Preferential oxidation of glycogen in isolated working rat heart.

G W Goodwin 1, F Ahmad 1, H Taegtmeyer 1
PMCID: PMC507199  PMID: 8617872

Abstract

We tested the hypothesis that glycogen is preferentially oxidized in isolated working rat heart. This was accomplished by measuring the proportion of glycolytic flux (oxidation plus lactate production) specifically from glycogen which is metabolized to lactate, and comparing it to the same proportion determined concurrently from exogenous glucose during stimulation with epinephrine. After prelabeling of glycogen with either 14C or 3H, a dual isotope technique was used to simultaneously trace the disposition of glycogen and exogenous glucose between oxidative and non-oxidative pathways. Immediately after the addition of epinephrine (1 microM), 40-50% of flux from glucose was directed towards lactate.
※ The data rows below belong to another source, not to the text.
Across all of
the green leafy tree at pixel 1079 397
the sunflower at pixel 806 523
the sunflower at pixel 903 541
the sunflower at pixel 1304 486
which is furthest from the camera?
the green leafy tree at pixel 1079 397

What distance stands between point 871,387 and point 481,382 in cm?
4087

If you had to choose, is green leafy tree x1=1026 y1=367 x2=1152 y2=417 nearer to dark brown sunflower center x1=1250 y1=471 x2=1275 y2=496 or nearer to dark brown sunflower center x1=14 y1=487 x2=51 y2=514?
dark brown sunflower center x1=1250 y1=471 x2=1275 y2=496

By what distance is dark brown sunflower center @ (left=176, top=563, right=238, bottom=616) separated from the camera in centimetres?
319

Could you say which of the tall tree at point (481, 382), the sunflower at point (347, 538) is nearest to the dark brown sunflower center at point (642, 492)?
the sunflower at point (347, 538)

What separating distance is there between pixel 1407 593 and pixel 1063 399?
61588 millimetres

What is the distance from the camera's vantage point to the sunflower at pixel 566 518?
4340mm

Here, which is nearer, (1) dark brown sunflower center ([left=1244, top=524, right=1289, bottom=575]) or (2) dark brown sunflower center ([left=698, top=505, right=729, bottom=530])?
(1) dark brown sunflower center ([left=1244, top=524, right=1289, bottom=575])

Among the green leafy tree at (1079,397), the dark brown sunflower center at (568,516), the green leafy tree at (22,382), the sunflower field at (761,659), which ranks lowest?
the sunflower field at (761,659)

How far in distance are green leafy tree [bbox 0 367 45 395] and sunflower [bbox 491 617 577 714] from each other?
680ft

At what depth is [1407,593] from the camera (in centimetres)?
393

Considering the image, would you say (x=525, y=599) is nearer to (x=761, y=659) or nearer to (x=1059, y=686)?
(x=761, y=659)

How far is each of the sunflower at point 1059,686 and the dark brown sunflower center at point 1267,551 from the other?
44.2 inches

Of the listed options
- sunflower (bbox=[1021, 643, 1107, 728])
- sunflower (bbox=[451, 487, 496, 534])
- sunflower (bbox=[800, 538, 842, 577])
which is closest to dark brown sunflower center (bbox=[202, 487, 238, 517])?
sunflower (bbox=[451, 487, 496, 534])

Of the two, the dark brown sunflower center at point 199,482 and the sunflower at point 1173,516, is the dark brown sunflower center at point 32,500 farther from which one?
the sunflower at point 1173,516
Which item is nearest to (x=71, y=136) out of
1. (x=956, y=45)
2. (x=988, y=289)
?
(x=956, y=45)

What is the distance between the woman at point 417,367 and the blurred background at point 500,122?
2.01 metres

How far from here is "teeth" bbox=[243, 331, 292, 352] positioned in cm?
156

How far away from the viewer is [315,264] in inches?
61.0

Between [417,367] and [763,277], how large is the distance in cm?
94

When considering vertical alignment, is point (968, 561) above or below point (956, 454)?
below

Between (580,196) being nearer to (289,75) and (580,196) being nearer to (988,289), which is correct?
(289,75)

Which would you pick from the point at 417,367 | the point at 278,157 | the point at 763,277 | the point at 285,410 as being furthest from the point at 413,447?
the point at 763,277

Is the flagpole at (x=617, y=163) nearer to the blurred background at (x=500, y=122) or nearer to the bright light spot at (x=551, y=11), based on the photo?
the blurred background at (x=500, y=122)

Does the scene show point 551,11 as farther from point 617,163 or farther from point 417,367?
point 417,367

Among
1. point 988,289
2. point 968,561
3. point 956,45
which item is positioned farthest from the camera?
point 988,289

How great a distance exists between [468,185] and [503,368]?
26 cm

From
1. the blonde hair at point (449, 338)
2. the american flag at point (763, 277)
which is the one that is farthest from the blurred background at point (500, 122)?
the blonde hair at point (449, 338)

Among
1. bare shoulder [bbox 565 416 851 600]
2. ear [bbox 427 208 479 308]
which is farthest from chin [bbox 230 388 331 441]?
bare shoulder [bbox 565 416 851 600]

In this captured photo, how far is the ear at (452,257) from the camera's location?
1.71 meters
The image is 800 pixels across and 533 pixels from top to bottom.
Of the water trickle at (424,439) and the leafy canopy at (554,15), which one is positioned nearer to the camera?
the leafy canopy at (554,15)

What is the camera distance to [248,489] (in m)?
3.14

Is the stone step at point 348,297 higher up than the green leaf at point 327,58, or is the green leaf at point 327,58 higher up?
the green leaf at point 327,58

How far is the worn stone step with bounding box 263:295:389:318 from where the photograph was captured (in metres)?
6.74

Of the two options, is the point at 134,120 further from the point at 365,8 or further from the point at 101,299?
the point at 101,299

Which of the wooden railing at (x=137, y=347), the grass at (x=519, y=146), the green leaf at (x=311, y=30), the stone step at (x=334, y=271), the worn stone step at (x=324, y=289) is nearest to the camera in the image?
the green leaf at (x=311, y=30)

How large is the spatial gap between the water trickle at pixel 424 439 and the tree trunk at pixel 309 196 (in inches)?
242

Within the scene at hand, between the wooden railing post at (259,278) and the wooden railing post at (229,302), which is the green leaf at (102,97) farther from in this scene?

Glycogen, however, did not contribute to lactate, being almost entirely oxidized. Further, glycogen utilization responded promptly to the abrupt increase in contractile performance with epinephrine, during the lag in stimulation of utilization of exogenous glucose, suggesting that glycogen serves as substrate reservoir to buffer rapid increases in demand. Preferential oxidation of glycogen may serve to ensure efficient generation of ATP from a limited supply of endogenous substrate, or as a mechanism to limit lactate accumulation during rapid glycogenolysis.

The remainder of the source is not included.